Emory Genetics Laboratory, Department of Human Genetics, Emory University, 2165 N Decatur Road, Decatur, GA 30033, USA.
BMC Genet. 2013 Dec 5;14:116. doi: 10.1186/1471-2156-14-116.
Pathogenic mutations range from single nucleotide changes to deletions or duplications that encompass a single exon to several genes. The use of gene-centric high-density array comparative genomic hybridization (aCGH) has revolutionized the detection of intragenic copy number variations. We implemented an exon-centric design of high-resolution aCGH to detect single- and multi-exon deletions and duplications in a large set of genes using the OGT 60 K and 180 K arrays. Here we describe the molecular characterization and breakpoint mapping of deletions at the smaller end of the detectable range in several genes using aCGH.
The method initially implemented to detect single to multiple exon deletions, was able to detect deletions much smaller than anticipated. The selected deletions we describe vary in size, ranging from over 2 kb to as small as 12 base pairs. The smallest of these deletions are only detectable after careful manual review during data analysis. Suspected deletions smaller than the detection size for which the method was optimized, were rigorously followed up and confirmed with PCR-based investigations to uncover the true detection size limit of intragenic deletions with this technology. False-positive deletion calls often demonstrated single nucleotide changes or an insertion causing lower hybridization of probes demonstrating the sensitivity of aCGH.
With optimizing aCGH design and careful review process, aCGH can uncover intragenic deletions as small as dozen bases. These data provide insight that will help optimize probe coverage in array design and illustrate the true assay sensitivity. Mapping of the breakpoints confirms smaller deletions and contributes to the understanding of the mechanism behind these events. Our knowledge of the mutation spectra of several genes can be expected to change as previously unrecognized intragenic deletions are uncovered.
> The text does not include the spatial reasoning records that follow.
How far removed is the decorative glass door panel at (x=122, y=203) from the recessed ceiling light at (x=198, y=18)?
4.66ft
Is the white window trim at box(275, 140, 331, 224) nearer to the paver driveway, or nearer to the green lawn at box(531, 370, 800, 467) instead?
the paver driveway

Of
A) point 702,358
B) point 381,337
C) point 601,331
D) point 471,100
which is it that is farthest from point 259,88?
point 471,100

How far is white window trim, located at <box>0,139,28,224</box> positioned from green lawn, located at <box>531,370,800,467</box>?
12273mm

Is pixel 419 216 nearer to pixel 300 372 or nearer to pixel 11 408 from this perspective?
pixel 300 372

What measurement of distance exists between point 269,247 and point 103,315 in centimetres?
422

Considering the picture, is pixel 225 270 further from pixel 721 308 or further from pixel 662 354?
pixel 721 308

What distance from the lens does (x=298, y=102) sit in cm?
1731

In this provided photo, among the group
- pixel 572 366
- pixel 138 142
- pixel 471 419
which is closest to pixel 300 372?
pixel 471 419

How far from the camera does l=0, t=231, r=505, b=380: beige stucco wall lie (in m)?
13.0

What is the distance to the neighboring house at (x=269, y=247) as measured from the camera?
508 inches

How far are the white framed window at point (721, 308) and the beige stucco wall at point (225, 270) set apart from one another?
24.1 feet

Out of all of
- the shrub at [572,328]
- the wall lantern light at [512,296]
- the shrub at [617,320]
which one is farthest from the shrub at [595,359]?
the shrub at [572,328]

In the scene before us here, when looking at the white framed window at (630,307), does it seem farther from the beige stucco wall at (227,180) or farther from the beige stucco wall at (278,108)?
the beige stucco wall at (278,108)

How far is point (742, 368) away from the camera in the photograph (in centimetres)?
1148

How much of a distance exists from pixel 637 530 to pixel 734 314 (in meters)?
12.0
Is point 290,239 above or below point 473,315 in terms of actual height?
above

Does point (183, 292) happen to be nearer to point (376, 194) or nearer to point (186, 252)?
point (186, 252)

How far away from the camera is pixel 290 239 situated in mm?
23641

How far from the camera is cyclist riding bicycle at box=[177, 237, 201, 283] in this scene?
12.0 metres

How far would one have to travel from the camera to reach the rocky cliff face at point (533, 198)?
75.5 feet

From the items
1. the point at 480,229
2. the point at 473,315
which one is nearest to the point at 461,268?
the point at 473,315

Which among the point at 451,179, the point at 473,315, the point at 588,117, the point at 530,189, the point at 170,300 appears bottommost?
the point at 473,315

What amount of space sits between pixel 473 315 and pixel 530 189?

致病突变范围从单个核苷酸变化到包含单个外显子到几个基因的缺失或重复。基因中心高密度阵列比较基因组杂交(aCGH)的使用彻底改变了基因内拷贝数变异的检测。我们使用 OGT 60K 和 180K 阵列,实施了高分辨率 aCGH 的外显子中心设计,以检测一大组基因中的单外显子和多外显子缺失和重复。在这里,我们描述了使用 aCGH 对几个基因中可检测范围较小端的缺失进行分子特征描述和断点作图。
最初实施的用于检测单至多个外显子缺失的方法能够检测到比预期小得多的缺失。我们描述的选定缺失在大小上有所不同,范围从超过 2kb 到小至 12 个碱基。其中最小的缺失只有在数据分析过程中仔细手动审查后才能检测到。对于优化方法无法检测到的小于预期检测大小的可疑缺失,我们进行了严格的跟踪,并通过基于 PCR 的调查进行了确认,以揭示该技术中基因内缺失的真实检测大小限制。假阳性缺失调用通常表现为单个核苷酸变化或插入,导致探针杂交降低,这证明了 aCGH 的敏感性。
通过优化 aCGH 设计和仔细审查过程,aCGH 可以揭示小至十几个碱基的基因内缺失。这些数据提供了有助于优化阵列设计中探针覆盖的见解,并说明了真实的检测灵敏度。断点作图证实了较小的缺失,并有助于理解这些事件背后的机制。随着先前未被识别的基因内缺失被发现,我们对几个基因的突变谱的了解预计会发生变化。